Es ist kein schwerwiegendes Problem, eher ein kurioses. Ich kann das  Programm ohne Probleme in Eclipse ausführen lassen, aber am Ende wird noch eine Fehlermeldung angehangen. Wenn ich einen Moment später das gleiche Programm noch einmal kompiliere und starte, ist die Fehlermeldung nicht da. oO 

Hier meine Fehlermeldung:
*ERROR: JDWP Unable to get JNI 1.2 environment, jvm->GetEnv() return code = -2
JDWP exit error AGENT_ERROR_NO_JNI_ENV(183):  [../../../src/share/back/util.c:820]
*
Ich habe auch schon etwas bei sun.com gefunden (Bug entdeckt Sep., 2006):
Synopsis: Error AGENT_ERROR_NO_JNI_ENV printed sometimes to console when JVM finishes
http://bugs.sun.com/bugdatabase/view_bug.do?bug_id=6476706

Aber vielleicht kann mir ja jemand helfen und sagen, wie er das Problem gelöst hat.

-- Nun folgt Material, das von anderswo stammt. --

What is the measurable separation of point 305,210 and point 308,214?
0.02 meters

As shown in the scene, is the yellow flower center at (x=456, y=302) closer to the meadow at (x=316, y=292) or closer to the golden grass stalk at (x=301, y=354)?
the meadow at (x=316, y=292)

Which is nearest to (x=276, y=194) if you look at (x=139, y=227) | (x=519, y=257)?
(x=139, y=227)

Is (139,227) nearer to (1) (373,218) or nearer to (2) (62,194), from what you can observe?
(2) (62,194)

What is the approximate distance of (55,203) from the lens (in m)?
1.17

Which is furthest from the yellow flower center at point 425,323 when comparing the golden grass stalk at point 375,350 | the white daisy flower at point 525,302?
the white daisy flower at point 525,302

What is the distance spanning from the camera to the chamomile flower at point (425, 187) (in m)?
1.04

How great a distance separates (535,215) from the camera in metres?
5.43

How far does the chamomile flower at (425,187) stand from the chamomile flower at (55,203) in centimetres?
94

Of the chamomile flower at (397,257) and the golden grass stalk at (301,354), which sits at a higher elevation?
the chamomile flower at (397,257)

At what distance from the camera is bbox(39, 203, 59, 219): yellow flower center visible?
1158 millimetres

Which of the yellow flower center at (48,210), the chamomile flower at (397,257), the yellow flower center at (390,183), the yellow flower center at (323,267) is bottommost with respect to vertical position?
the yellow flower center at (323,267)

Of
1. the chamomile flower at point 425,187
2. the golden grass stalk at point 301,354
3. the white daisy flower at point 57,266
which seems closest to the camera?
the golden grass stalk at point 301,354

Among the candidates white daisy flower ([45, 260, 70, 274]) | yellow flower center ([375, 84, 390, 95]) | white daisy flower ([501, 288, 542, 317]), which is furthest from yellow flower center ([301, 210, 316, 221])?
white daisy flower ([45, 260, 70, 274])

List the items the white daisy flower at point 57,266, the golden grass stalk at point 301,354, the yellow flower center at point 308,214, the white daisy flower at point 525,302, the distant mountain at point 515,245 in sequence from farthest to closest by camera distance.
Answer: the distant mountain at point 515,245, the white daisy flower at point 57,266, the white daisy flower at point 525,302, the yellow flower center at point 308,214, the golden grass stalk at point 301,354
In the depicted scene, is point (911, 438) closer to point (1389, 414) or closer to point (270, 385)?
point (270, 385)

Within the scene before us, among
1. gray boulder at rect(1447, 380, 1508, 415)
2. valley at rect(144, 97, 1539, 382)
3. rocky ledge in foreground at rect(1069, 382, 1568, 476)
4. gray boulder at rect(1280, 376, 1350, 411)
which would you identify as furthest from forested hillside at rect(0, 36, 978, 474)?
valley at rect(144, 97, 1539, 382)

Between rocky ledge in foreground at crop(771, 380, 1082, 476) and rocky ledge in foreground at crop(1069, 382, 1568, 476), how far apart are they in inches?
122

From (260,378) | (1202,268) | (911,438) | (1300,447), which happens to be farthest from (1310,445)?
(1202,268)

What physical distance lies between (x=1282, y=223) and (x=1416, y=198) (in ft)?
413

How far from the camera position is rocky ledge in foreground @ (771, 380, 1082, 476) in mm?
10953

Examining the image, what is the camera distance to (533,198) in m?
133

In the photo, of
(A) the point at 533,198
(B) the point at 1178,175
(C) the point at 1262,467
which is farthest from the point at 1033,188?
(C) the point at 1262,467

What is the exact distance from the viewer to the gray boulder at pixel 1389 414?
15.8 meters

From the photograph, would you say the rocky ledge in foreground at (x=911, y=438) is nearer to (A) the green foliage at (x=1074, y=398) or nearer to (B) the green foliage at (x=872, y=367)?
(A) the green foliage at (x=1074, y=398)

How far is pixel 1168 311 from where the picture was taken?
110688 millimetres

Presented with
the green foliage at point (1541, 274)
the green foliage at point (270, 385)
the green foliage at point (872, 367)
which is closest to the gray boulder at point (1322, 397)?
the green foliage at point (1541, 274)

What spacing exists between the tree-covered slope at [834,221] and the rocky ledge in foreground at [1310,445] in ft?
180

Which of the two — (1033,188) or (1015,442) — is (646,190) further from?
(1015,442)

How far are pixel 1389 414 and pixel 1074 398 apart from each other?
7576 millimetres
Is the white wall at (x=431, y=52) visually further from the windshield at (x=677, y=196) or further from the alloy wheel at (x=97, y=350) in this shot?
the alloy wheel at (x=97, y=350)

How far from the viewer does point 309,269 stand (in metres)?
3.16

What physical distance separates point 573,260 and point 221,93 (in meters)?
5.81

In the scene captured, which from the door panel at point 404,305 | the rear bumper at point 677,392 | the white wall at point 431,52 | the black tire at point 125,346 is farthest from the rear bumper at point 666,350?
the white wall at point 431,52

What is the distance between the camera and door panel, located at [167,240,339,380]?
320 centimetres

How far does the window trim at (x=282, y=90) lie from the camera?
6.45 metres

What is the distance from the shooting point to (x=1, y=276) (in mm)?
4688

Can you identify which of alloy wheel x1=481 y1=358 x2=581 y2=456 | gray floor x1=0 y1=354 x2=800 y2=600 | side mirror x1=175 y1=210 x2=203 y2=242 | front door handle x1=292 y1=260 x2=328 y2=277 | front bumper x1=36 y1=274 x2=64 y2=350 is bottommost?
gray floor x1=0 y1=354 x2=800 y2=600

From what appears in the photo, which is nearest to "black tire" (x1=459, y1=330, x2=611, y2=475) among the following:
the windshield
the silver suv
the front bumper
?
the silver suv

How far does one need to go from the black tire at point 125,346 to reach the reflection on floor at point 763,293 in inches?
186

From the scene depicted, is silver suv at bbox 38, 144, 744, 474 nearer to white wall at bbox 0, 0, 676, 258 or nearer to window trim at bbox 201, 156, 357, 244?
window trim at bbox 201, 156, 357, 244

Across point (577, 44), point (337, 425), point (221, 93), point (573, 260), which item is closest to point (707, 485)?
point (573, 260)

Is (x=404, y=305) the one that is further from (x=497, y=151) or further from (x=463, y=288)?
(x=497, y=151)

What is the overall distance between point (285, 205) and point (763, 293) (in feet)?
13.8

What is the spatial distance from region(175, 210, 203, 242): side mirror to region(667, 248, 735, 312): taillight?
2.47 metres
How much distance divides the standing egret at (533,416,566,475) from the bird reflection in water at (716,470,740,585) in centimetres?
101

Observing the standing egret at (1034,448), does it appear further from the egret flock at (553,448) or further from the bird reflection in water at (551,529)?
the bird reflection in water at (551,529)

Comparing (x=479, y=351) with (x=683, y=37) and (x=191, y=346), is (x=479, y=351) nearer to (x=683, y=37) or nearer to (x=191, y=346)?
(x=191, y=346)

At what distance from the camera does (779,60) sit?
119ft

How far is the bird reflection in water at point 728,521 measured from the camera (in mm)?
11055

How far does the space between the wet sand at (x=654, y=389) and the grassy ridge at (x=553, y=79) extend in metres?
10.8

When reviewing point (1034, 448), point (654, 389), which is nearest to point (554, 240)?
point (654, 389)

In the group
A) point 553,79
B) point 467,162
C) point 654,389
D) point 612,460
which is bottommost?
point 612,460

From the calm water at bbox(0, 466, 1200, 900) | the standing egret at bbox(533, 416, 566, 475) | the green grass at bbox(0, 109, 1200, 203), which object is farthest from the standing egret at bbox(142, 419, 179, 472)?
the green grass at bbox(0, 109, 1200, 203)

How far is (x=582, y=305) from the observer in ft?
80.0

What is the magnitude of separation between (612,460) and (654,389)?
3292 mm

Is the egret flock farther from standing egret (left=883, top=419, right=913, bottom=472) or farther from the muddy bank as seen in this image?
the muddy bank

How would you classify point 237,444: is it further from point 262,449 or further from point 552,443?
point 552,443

Denn es war nicht immer da. 

Freundliche Grüße, Henrik


----------



## zeja (25. März 2008)

Ja das Problem habe ich auch hin und wieder. Liegt halt daran dass Java einige nativen Betriebssystem Befehle verwendet und diese über JNI aufruft und das manchmal nicht so ganz stabil zu sein scheint.

Hast du denn eine aktuelle Java-Version?


----------



## matzkeeeH (25. März 2008)

Ja ich habe mir letzte Woche die aktuelle jdk6u5 raufgemacht und auch die alten mal deinstalliert. Hatte aber leider nichts geändert. 
Wie schon erwähnt, es ist keine schwerwiegend störender Fehler, aber wäre schon schön, wenn man das irgendwie beheben könnte.

Es ist aber kein Fehler der durch Eclipse verursacht wird, oder? 

Grüße, Henrik


----------



## matzkeeeH (26. März 2008)

Ich wäre über jeden Lösungsvorschlag sehr dankbar. ;-)

Was mir gestern noch aufgefallen ist, wenn ich unter Linux in Eclipse an denselben Projekten arbeite, erscheint die "Fehlermeldung" nicht.

Freundliche Grüße
Henrik


----------